For further information, please contact:
InfraRed Capital Partners Limited
+44 (0) 20 7484 1800
Canaccord Genuity Limited
+44 (0) 20 7523 8000
Liberum Capital Limited
+44 (0) 203 100 2000
+44 (0) 20 7353 4200
This document is not for release, publication or distribution (directly or indirectly) in or into the United States, Australia, Canada, Japan, the Republic of South Africa or to any "US person" as defined in Regulation S under the United States Securities Act of 1933, as amended (the "U.S. Securities Act") or into any other jurisdiction where applicable laws prohibit its release, distribution or publication. It does not constitute an offer of securities for sale anywhere in the world, including in or into the United States, Canada, Australia, Japan or the Republic of South Africa. No recipient may distribute, or make available, this document (directly or indirectly) to any other person. Recipients of this document in jurisdictions outside the UK should inform themselves about and observe any applicable legal requirements in their jurisdictions. In particular, the distribution of this document may in certain jurisdictions be restricted by law.
The Company's Ordinary Shares have not been and will not be registered under the U.S. Securities Act or with any securities regulatory authority of any state or other jurisdiction of the United States and, subject to certain exceptions, may not be offered or sold within the United States or to, or for the account or benefit of, U.S. Persons except pursuant to an exemption from, or in a transaction not subject to, the registration requirements of the U.S. Securities Act and in compliance with any applicable securities laws of any state or other jurisdiction in the United States. The Company has not been and will not be registered as an "investment company" under the U.S. Investment Company Act of 1940, as amended ("the "Act"), and investors will not be entitled to the benefits of that Act. In addition, relevant clearances have not been, and will not be, obtained from the securities commission (or equivalent) of any province of Australia, Canada, Japan or the Republic of South Africa and, accordingly, unless an exemption under any relevant legislation or regulations is applicable, none of the New Ordinary Shares may be offered, sold, renounced, transferred or delivered, directly or indirectly, in Australia, Canada, Japan or the Republic of South Africa.

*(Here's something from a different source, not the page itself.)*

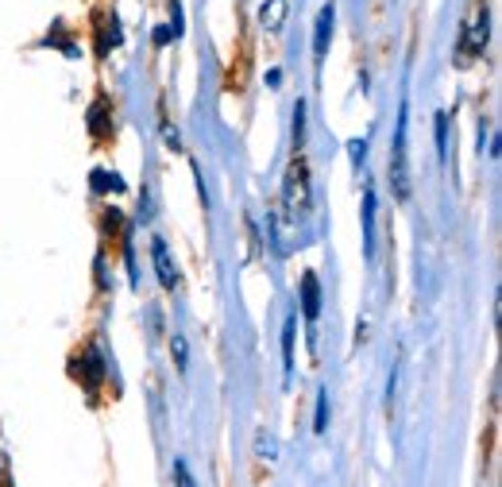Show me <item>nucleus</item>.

Each of InfraRed Capital Partners Limited ("InfraRed"), Canaccord Genuity Limited ("Canaccord Genuity") and Liberum Capital Limited ("Liberum") is authorised and regulated by the UK Financial Conduct Authority. None of InfraRed, Canaccord Genuity or Liberum is acting as adviser to any recipient of this document or will be responsible to any recipient of the document for providing the protections afforded to clients of any of them or for providing advice in connection with this document or any of the matters referred to herein.